En los últimos dos meses, cinco turismos han corrido esta suerte. El último episodio tuvo lugar en la madrugada de ayer. La Ertzaintza localizó un coche totalmente quemado junto a la entrada del Instituto de la Construcción de Ollargan. Como en el resto de los casos, el fuego arrasó con cualquier pista que «pudiera servir para seguir el rastro de los autores», reconoció un portavoz de la Policía Municipal. Lo único que se ha podido averiguar es que se trataba de un Opel Kadett que fue robado previamente en Basauri, según revelaron fuentes de la Ertzaintza. Como en episodios anteriores, se trataba de un coche antiguo y, por tanto, «más fácil de sustraer por carecer de sistemas anti robo o de alarma».
Los mismos delincuentes
Tantas similitudes llevan a las autoridades a pensar que se trata de los mismos delincuentes. «Lo hacen de noche y siempre entre semana. En cuestión de segundos, se desprenden de ellos», detalló la guardia urbana de Arrigorriaga.
Poco más se ha podido averiguar. Las hipótesis apuntan a que los automóviles podrían haberse usado para participar en carreras ilegales antes de ser abandonados y destruidos.
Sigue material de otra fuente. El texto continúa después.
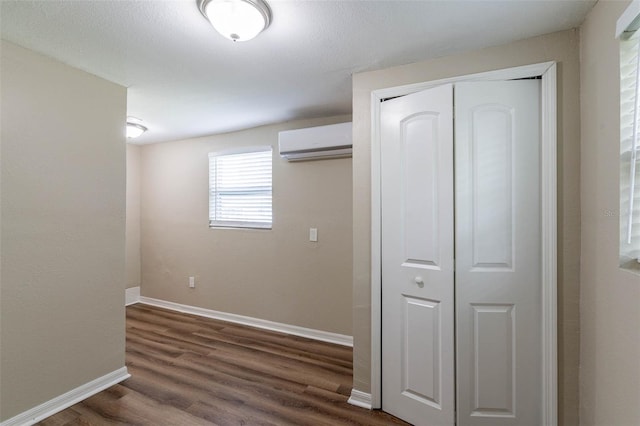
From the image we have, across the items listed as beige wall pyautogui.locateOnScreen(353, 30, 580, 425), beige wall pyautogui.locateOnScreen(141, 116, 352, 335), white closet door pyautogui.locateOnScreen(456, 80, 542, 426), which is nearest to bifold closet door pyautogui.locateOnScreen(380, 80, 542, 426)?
white closet door pyautogui.locateOnScreen(456, 80, 542, 426)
Lo que parece descartado por el momento es la posibilidad de que los coches hayan sido utilizados para cometer robos en alguno de los municipios de la comarca del Nervión. De hecho, las autoridades han confirmado que en los últimos tiempos no se ha registrado ningún delito de este tipo en los comercios del entorno de Arrigorriaga.